Creaform has an impressive range of handheld scanners that can record hundreds of thousands of points of data every second with up to 30 micron accuracy, but how would we go about scanning the human body? The high accuracy and tracking targets are great for scanning large objects to perform high accuracy inspections and for reverse engineering, but you don’t really need that kind of accuracy for the human body. You also don’t want that kind of rigorous accuracy on the human body because it is not a hard, rigid piece of plastic or metal. If you are scanning someone’s foot, for example, and they have a little twitch, the scanner would pick that up and the data after that point would be shifted for the rest of the collected data causing bad scans.
Thankfully Creaform has a solution to this problem and provides the correct tool for any job you might have. This problem can be solved with the GoScan50. The GoScan50 has a specific setting in it to allow for semi-rigid tracking. What this option does is it loosens up the algorithm a bit to compensate for small movements on the part/person being scanned. Now the person can’t shift in any dramatic way or else the scanner will just start picking up the new data as a fresh surface to scan (i.e. if you are scanning a hand and they move their thumb out to the side), but we will address this more later.
The second feature of the GoScan50 for scanning people is its ability to track natural features on the object, without the need for tracking targets. This makes for a very powerful tool to scan people without needing to add target dots at all.
Third, those abilities coupled with the GoScan50’s large scan area of 15inX15in, allows you to capture a large section at a time, and track a large area of virtual targets so the scanner does not get lost. As you can see in this picture, the large area of, eye-safe, structured light that the scanner is projecting out. This makes scanning a person or limb very quick to get done so they do not have to hold a position for any excessive amount of time.

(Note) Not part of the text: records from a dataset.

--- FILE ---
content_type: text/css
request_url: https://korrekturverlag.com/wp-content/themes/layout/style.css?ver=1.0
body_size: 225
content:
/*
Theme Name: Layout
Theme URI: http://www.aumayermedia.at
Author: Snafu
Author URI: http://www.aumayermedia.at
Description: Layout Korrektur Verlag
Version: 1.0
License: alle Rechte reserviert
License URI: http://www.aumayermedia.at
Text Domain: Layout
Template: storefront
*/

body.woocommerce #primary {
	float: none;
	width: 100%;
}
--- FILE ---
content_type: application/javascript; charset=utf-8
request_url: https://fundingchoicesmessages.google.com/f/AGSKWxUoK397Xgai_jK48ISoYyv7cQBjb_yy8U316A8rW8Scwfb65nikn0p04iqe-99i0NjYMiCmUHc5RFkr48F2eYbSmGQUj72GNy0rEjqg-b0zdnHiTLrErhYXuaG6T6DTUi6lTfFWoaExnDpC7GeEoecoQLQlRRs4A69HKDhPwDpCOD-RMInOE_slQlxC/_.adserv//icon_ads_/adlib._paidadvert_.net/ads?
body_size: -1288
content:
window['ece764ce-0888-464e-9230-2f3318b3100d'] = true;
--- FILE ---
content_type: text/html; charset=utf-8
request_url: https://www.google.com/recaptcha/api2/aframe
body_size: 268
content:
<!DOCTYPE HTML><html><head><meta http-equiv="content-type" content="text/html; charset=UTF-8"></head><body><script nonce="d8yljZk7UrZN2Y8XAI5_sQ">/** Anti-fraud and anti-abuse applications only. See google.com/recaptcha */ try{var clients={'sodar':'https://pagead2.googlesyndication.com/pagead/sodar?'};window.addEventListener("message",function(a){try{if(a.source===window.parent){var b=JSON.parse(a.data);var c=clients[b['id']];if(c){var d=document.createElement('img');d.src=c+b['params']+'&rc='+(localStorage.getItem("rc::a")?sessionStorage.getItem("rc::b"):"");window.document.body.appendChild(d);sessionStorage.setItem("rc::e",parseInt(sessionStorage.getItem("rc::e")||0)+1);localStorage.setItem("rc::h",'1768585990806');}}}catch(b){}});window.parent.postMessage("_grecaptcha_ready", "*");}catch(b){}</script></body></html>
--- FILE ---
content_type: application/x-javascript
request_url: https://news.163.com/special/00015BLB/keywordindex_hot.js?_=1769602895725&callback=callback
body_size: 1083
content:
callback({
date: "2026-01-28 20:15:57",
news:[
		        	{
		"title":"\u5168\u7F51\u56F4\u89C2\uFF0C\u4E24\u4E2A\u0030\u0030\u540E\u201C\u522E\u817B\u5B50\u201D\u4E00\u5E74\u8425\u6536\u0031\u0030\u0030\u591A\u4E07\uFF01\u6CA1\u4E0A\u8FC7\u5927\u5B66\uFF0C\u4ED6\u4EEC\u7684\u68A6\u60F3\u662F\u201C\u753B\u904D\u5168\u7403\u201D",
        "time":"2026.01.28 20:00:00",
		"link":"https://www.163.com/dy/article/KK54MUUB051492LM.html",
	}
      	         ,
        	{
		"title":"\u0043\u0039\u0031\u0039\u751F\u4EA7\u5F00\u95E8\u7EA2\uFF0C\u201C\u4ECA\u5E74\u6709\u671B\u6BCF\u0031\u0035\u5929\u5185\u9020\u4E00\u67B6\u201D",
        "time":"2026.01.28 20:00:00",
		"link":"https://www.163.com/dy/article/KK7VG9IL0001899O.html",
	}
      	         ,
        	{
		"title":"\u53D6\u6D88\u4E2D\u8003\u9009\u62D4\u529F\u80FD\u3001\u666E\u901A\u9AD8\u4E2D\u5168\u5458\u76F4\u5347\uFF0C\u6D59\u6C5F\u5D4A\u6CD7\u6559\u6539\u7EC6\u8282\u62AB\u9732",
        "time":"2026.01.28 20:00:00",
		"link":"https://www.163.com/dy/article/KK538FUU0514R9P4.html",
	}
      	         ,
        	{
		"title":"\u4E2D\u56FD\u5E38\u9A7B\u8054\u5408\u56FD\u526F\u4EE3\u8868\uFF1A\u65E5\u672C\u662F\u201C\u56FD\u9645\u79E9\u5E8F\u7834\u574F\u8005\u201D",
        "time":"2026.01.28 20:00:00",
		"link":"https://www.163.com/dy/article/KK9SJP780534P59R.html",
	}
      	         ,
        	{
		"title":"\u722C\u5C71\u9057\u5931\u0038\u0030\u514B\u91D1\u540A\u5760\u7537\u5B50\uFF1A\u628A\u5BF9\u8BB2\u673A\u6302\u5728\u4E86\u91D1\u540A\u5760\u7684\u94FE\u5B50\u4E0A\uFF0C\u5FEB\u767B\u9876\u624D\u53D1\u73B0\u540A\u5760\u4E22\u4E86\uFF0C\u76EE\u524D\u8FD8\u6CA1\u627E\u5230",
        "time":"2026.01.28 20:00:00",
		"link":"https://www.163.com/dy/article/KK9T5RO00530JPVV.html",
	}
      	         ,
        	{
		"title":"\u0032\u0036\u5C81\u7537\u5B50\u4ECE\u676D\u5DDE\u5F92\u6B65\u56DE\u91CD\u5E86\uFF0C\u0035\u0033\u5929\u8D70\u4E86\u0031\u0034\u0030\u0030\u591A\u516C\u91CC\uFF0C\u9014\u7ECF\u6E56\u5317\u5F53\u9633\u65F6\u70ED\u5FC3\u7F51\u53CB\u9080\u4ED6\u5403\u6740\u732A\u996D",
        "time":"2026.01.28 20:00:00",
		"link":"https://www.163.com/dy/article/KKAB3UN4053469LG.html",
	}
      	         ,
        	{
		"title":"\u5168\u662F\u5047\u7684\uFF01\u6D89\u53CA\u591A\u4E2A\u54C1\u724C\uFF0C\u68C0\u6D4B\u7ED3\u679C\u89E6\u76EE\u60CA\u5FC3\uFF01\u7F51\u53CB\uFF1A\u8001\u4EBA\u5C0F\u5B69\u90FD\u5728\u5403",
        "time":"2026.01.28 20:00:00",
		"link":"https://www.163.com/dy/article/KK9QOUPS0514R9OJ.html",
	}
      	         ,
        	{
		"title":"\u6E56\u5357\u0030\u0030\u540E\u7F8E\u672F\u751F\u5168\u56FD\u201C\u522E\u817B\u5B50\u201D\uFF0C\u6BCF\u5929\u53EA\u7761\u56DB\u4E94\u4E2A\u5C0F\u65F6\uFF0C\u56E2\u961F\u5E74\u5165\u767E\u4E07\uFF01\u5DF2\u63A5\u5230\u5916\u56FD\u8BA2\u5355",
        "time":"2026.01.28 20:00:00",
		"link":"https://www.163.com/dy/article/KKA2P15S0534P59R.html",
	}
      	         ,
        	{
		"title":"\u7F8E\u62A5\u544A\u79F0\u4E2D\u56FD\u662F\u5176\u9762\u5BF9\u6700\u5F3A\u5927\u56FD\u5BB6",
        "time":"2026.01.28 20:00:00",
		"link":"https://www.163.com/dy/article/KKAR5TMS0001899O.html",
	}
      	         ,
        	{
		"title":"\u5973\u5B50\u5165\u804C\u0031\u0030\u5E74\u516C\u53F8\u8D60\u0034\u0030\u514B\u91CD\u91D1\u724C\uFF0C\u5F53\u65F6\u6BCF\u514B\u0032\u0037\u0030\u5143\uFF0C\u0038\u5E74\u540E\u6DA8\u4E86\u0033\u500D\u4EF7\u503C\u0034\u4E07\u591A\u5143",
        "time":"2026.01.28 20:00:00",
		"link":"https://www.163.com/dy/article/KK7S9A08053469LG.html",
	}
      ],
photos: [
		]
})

The final thing that helps with scanning of anatomy or anything that might move on you is the capabilities of the software to help correct for any errant data and bad frames that might be collected. Within VXElements you can select a section of the scan and every frame associated with the selection can be deleted. So say you are scanning a hand to make a custom glove or a foot to make some custom shoes/boots and they shift a finger or the entire hand for a second.
In this picture, the thumb moved dramatically and was picked up as new data. This is just during the live scan process and is before the final image is rendered (this makes it much easier on the computer to collect the data).